> _Tasks_:
1. In the blog post on the subprime mortgage crisis, list in order the events the writer traces in the paragraph beginning "Let's back up."
2. Pick up the blog post on the subprime mortgage crisis after its final sentence and continue it.

> _Source extract_:
::::

"I'm melting, I'm melting!"
Unfortunately, I'm not referring to the Wicked Witch of the West here. I'm talking about Wall Street. These dying words of the Oz antagonist seem to so succinctly sum up the mood that is pervading the world economy anymore.
I'm not an economist, and I can't claim to have any expertise on these matters. But, if all the so-called "experts" apparently can't avoid a massive financial crisis, who says this blogger can't throw his two cents in?
Let's back up and try to see exactly what has been happening here. It all started about a year and a half ago, when banks began offering customers subprime mortgages. A subprime mortgage is basically a mortgage (a loan to buy a house) that is marketed towards customers who really shouldn't be taking out mortgages. In other words, these customers have bad credit ratings, and there is a high possibility that they will not be able to make their monthly loan payments. Well, that's exactly what happened. People found that they couldn't afford to pay off their mortgages, and the banks foreclosed their homes. Believe it or not, banks lose money when a mortgage is foreclosed, because they are receiving an item (that is, a house) minus the tens of thousands of dollars they had expected to make off of interest on the loan.

::::

> _Source material_:
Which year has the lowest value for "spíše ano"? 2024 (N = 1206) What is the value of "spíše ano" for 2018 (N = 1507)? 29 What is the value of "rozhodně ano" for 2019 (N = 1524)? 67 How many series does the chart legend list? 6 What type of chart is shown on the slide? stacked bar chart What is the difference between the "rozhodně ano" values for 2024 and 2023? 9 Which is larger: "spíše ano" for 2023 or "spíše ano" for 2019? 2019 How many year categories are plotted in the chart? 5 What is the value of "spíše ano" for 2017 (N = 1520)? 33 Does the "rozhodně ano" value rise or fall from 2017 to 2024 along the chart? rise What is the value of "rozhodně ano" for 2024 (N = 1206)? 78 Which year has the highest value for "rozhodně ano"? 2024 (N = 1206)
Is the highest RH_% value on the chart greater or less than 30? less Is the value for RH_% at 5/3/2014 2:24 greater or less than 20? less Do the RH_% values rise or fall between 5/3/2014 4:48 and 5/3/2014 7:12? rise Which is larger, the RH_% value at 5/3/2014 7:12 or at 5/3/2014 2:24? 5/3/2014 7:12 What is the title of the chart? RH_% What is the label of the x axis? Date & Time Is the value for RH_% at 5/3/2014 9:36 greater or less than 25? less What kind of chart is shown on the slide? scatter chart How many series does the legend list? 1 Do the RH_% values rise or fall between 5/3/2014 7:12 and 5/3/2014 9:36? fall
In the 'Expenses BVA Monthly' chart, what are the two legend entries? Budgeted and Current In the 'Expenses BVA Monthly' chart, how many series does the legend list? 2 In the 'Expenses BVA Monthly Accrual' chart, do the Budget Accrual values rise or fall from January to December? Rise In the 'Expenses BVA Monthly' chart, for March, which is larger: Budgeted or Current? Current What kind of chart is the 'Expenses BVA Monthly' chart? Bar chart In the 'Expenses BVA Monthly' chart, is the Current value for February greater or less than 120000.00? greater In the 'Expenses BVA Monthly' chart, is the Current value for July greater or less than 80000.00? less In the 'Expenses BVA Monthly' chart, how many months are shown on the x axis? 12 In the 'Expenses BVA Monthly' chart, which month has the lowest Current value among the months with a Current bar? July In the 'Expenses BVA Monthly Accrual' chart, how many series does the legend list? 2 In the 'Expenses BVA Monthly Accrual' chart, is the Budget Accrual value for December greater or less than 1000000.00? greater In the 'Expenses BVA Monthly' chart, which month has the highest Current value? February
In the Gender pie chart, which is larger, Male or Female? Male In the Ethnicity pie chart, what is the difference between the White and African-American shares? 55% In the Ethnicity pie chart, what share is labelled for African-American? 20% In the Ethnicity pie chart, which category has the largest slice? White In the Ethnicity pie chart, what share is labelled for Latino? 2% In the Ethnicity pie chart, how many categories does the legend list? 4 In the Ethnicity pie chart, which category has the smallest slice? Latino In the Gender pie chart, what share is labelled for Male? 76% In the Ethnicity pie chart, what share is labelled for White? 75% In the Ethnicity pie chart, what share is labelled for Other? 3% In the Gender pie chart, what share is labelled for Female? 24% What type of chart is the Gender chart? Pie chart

::::

> _Results by task_:
1.
1. About a year and a half ago, banks began offering customers subprime mortgages.
2. People found that they couldn't afford to pay off their mortgages.
3. The banks foreclosed their homes.
4. The banks lost money on the foreclosures.

2.
In the highly interconnected and interdependent global market in which we live, the sudden surge of foreclosures, and billions lost by banks issuing the mortgages, caused a ripple effect, touching the entire financial world and even many areas outside of it. Actually, forget ripple effect. This can only be described as the tsunami effect.
One of the earliest banks to find itself in very, very, boiling hot water in this crisis was Bear Stearns. Its customers began to lose confidence in the bank. It may seem strange, but in banking, confidence is extremely important. After all, a bank deals in invisible, intangible loans and depends on people's moods about buying and selling. Bear Stearns couldn't make ends meet, so our wonderful United States government decided to force Bear Stearns to sell itself to another financial institution- JP Morgan- to avert certain doom. It was, for all intents and purposes, a shotgun wedding between two banks. By the way, the government provided JP Morgan with the money to buy Bear Stearns with. That's right- tax money, our money.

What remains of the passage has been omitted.